Col Johnson Harmon, signature

Colonel Johnson Harmon (or Harman; c. 1675 – 1751) was an army officer in colonial America. He led the expedition during Father Rale's War that killed Father Sébastien Rale in the Battle of Norridgewock. Harmon was heralded as a hero upon his return to Boston. New England Officer and historian Samuel Penahallow proclaimed the attack was "the greatest victory we have obtained in the three or four last wars."

== Career ==
Harmon was from York and was a teenager during the Raid on York (1692) during King William's War. During Queen Anne's War, in 1707 he was present, with his younger brother John, at Winter Harbour (Biddeford, Maine) he helped repulse the attack of natives in 50 canoes. In this battle Benjamin Donnell was killed by Indians. On 10 October 1710 Bomazeen with 60–70 Indians attacked the village of Winter Harbour, killing 3-4 and taking many more prisoner, including Harmon. (Harmon was part of the expedition that killed Bomazeen, upon their return from the Battle of Norridgewock.) He was released from captivity at Chambly, Quebec on 22 May 1711 in exchange for Beauvenire de Vercheres who was taken in the Raid on Haverhill (1708).

In 1716, Harmon was considered for the position of messenger for the Indians.

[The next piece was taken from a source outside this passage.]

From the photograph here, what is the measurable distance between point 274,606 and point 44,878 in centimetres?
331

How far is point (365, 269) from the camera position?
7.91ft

A year prior to the Battle of Norridgewolk, the Abenaki Indians made a failed attempt to assassinate Harmon.

Harmon was the brother-in-law of the second-in-command of the expedition to Norridgewock, Col. Jeremiah Moulton. He was the father-in-law of the soldier that killed Rale, Richard Jacques.

Harmon was representative to the Massachusetts General Court (1727).

At age 70, Harmon applied to fight in the Siege of Louisbourg (1745). While Harmon did not fight in the Siege, Moulton and Jacques did.